---------- MATERIAL SUPPLIED

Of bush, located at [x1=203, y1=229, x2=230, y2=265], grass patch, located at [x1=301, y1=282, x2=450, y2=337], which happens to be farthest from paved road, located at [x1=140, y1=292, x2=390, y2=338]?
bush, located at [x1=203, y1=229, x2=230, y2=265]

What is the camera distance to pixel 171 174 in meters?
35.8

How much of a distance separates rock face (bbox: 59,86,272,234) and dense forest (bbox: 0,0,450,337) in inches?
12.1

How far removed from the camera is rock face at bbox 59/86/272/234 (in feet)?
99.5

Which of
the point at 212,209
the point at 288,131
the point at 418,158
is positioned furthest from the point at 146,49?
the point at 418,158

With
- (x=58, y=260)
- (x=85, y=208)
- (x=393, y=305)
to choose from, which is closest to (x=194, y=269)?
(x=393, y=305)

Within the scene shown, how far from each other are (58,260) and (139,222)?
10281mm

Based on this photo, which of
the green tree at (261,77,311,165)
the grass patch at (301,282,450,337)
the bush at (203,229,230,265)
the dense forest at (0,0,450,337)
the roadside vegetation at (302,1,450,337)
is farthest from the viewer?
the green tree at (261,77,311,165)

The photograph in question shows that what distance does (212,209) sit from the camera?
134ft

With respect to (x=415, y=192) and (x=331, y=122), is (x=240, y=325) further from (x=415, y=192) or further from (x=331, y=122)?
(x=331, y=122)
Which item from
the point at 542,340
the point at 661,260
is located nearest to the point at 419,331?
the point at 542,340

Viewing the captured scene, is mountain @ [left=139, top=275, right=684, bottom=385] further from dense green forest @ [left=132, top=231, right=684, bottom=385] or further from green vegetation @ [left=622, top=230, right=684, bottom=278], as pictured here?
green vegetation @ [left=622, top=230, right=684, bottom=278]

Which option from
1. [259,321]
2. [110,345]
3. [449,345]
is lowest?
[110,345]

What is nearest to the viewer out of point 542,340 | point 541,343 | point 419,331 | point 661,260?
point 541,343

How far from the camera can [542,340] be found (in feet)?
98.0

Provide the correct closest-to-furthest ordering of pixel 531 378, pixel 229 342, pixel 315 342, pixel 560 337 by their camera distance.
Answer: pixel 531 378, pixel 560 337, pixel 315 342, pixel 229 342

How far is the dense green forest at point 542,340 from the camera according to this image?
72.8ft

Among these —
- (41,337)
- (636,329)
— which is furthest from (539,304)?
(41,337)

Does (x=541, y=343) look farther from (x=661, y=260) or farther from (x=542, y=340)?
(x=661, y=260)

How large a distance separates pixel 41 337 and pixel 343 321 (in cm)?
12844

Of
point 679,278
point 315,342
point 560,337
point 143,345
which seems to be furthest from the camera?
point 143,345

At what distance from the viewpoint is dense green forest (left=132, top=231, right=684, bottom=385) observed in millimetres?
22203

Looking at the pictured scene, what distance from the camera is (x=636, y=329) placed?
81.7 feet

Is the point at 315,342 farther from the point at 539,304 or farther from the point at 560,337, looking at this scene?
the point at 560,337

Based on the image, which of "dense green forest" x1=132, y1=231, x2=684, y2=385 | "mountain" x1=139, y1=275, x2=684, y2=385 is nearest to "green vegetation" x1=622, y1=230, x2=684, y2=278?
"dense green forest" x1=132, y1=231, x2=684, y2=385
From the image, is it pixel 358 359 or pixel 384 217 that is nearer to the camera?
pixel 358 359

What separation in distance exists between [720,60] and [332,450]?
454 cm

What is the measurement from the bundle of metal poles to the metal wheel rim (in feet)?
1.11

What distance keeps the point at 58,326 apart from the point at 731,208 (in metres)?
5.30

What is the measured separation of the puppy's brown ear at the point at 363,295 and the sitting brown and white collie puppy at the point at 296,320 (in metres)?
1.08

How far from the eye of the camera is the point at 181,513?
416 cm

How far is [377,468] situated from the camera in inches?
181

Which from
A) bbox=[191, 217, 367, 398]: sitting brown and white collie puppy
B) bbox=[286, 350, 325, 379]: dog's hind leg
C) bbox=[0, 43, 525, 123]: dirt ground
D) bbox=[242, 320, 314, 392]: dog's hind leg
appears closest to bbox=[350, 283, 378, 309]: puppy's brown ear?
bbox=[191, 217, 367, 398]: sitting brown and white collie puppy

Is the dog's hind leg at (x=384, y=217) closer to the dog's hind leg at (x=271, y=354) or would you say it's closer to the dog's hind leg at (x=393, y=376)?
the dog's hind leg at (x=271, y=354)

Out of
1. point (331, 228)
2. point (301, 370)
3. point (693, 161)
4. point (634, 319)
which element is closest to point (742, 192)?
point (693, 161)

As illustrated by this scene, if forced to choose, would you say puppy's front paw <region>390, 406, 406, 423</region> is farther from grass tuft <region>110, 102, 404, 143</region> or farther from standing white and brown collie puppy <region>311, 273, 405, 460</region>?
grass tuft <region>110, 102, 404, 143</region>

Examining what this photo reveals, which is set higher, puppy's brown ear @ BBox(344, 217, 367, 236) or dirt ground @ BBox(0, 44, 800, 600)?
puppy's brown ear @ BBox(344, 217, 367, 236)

--------------------

SET EXERCISE - Reproduce every line of the material above exactly.

RESPONSE TO THE TASK -
Of bush, located at [x1=203, y1=229, x2=230, y2=265], grass patch, located at [x1=301, y1=282, x2=450, y2=337], which happens to be farthest from paved road, located at [x1=140, y1=292, x2=390, y2=338]?
bush, located at [x1=203, y1=229, x2=230, y2=265]

What is the camera distance to pixel 171 174 in meters?
35.8

How much of a distance separates rock face (bbox: 59,86,272,234) and dense forest (bbox: 0,0,450,337) in inches?
12.1

How far removed from the camera is rock face at bbox 59/86/272/234 (in feet)?
99.5

Which of
the point at 212,209
the point at 288,131
the point at 418,158
is positioned furthest from the point at 146,49?
the point at 418,158

With
- (x=58, y=260)
- (x=85, y=208)
- (x=393, y=305)
to choose from, which is closest to (x=194, y=269)?
(x=393, y=305)

Within the scene shown, how far from each other are (58,260) and (139,222)?
10281mm

Based on this photo, which of
the green tree at (261,77,311,165)
the grass patch at (301,282,450,337)
the bush at (203,229,230,265)
the dense forest at (0,0,450,337)
the roadside vegetation at (302,1,450,337)
is farthest from the viewer?
the green tree at (261,77,311,165)

The photograph in question shows that what distance does (212,209) sit from the camera?
134ft

With respect to (x=415, y=192) and (x=331, y=122), is (x=240, y=325) further from (x=415, y=192) or further from (x=331, y=122)?
(x=331, y=122)
Which item from
the point at 542,340
the point at 661,260
is located nearest to the point at 419,331?
the point at 542,340

Viewing the captured scene, is mountain @ [left=139, top=275, right=684, bottom=385] further from dense green forest @ [left=132, top=231, right=684, bottom=385] or further from green vegetation @ [left=622, top=230, right=684, bottom=278], as pictured here?
green vegetation @ [left=622, top=230, right=684, bottom=278]

Which option from
1. [259,321]
2. [110,345]
3. [449,345]
is lowest?
[110,345]

What is nearest to the viewer out of point 542,340 | point 541,343 | point 419,331 | point 661,260?
point 541,343

How far from the camera can [542,340] be found (in feet)?
98.0

Provide the correct closest-to-furthest ordering of pixel 531 378, pixel 229 342, pixel 315 342, pixel 560 337 by their camera distance.
Answer: pixel 531 378, pixel 560 337, pixel 315 342, pixel 229 342

How far is the dense green forest at point 542,340 from the camera according to this image?
72.8ft

Among these —
- (41,337)
- (636,329)
— which is furthest from (539,304)?
(41,337)

Does (x=541, y=343) look farther from (x=661, y=260) or farther from (x=542, y=340)?
(x=661, y=260)

How large a distance separates pixel 41 337 and pixel 343 321 (in cm)?
12844

Of
point 679,278
point 315,342
point 560,337
point 143,345
which seems to be furthest from the camera?
point 143,345

At what distance from the viewpoint is dense green forest (left=132, top=231, right=684, bottom=385) observed in millimetres?
22203

Looking at the pictured scene, what distance from the camera is (x=636, y=329) placed?
81.7 feet

Is the point at 315,342 farther from the point at 539,304 or farther from the point at 560,337, looking at this scene?
the point at 560,337

Based on the image, which of "dense green forest" x1=132, y1=231, x2=684, y2=385 | "mountain" x1=139, y1=275, x2=684, y2=385 is nearest to "green vegetation" x1=622, y1=230, x2=684, y2=278?
"dense green forest" x1=132, y1=231, x2=684, y2=385
From the image, is it pixel 358 359 or pixel 384 217 that is nearer to the camera?
pixel 358 359

What separation in distance exists between [720,60] and [332,450]?
454 cm

What is the measurement from the bundle of metal poles to the metal wheel rim (in feet)?
1.11

What distance keeps the point at 58,326 apart from the point at 731,208 (in metres)?
5.30

What is the measured separation of the puppy's brown ear at the point at 363,295 and the sitting brown and white collie puppy at the point at 296,320 (in metres)?
1.08

How far from the eye of the camera is the point at 181,513?
416 cm

How far is [377,468] situated from the camera in inches?
181

Which from
A) bbox=[191, 217, 367, 398]: sitting brown and white collie puppy
B) bbox=[286, 350, 325, 379]: dog's hind leg
C) bbox=[0, 43, 525, 123]: dirt ground
D) bbox=[242, 320, 314, 392]: dog's hind leg
appears closest to bbox=[350, 283, 378, 309]: puppy's brown ear?
bbox=[191, 217, 367, 398]: sitting brown and white collie puppy

Is the dog's hind leg at (x=384, y=217) closer to the dog's hind leg at (x=271, y=354) or would you say it's closer to the dog's hind leg at (x=393, y=376)?
the dog's hind leg at (x=271, y=354)

Out of
1. point (331, 228)
2. point (301, 370)
3. point (693, 161)
4. point (634, 319)
which element is closest to point (742, 192)?
point (693, 161)

As illustrated by this scene, if forced to choose, would you say puppy's front paw <region>390, 406, 406, 423</region> is farther from grass tuft <region>110, 102, 404, 143</region> or farther from standing white and brown collie puppy <region>311, 273, 405, 460</region>?
grass tuft <region>110, 102, 404, 143</region>

Examining what this photo reveals, which is set higher, puppy's brown ear @ BBox(344, 217, 367, 236) or dirt ground @ BBox(0, 44, 800, 600)?
puppy's brown ear @ BBox(344, 217, 367, 236)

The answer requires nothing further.